Start of Available records
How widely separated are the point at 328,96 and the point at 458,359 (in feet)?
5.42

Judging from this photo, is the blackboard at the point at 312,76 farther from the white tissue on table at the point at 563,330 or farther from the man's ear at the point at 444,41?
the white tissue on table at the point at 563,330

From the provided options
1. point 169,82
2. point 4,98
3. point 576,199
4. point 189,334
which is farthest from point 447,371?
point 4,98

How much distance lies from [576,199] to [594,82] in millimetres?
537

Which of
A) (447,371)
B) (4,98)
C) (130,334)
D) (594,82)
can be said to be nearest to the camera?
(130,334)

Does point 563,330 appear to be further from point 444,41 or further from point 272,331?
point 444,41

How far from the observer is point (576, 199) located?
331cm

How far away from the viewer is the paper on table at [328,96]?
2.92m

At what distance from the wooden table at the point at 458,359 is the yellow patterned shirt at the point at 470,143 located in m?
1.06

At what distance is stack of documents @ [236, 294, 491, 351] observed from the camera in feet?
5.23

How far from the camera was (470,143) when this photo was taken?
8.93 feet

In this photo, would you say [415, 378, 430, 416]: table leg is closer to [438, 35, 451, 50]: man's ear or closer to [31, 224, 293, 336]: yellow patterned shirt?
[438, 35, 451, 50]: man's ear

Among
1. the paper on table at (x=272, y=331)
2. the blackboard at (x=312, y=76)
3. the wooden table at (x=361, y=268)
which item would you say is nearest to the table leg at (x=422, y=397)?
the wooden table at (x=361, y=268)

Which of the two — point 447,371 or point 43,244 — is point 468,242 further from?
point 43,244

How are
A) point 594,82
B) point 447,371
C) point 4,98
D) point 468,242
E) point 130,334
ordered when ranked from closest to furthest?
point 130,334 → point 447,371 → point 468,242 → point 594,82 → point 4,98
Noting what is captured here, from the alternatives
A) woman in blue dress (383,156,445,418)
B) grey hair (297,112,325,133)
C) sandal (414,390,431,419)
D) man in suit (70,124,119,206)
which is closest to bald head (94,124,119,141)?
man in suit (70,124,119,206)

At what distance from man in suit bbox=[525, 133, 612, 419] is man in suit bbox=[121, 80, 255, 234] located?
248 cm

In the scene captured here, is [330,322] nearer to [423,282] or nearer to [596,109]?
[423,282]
End of Available records
## Written instruction
Quote all the records exactly, please, leaving none out.

## Response to this task
How widely separated are the point at 328,96 and the point at 458,359 (in feet)?
5.42

Judging from this photo, is the blackboard at the point at 312,76 farther from the white tissue on table at the point at 563,330 or farther from the man's ear at the point at 444,41?
the white tissue on table at the point at 563,330

From the provided options
1. point 169,82
2. point 4,98
3. point 576,199
4. point 189,334
which is farthest from point 447,371?
point 4,98

How much distance lies from [576,199] to [594,82] in millimetres?
537

Which of
A) (447,371)
B) (4,98)
C) (130,334)
D) (594,82)
can be said to be nearest to the camera?
(130,334)

Does point 563,330 appear to be further from point 444,41 or further from point 272,331?
point 444,41

How far from the observer is point (576, 199) located?
331cm

How far away from the viewer is the paper on table at [328,96]?
2.92m

At what distance from the wooden table at the point at 458,359 is the yellow patterned shirt at the point at 470,143 located in m?
1.06

At what distance is stack of documents @ [236, 294, 491, 351] observed from the camera in feet?
5.23

How far from the camera was (470,143) when this photo was taken?
8.93 feet

In this photo, would you say [415, 378, 430, 416]: table leg is closer to [438, 35, 451, 50]: man's ear or closer to [31, 224, 293, 336]: yellow patterned shirt?
[438, 35, 451, 50]: man's ear

Among
1. the paper on table at (x=272, y=331)
2. the blackboard at (x=312, y=76)
3. the wooden table at (x=361, y=268)
which item would you say is nearest to the table leg at (x=422, y=397)?
the wooden table at (x=361, y=268)

Which of the two — point 447,371 or point 43,244 — is point 468,242 further from?
point 43,244

How are
A) point 594,82
B) point 447,371
C) point 4,98
D) point 468,242
E) point 130,334
ordered when ranked from closest to furthest?
point 130,334 → point 447,371 → point 468,242 → point 594,82 → point 4,98
Noting what is captured here, from the alternatives
A) woman in blue dress (383,156,445,418)
B) grey hair (297,112,325,133)
C) sandal (414,390,431,419)
D) man in suit (70,124,119,206)
which is closest to bald head (94,124,119,141)?
man in suit (70,124,119,206)

At what distance from man in suit bbox=[525, 133, 612, 419] is man in suit bbox=[121, 80, 255, 234] located?
248 cm

In the scene captured here, is [330,322] nearer to [423,282] or nearer to [596,109]?
[423,282]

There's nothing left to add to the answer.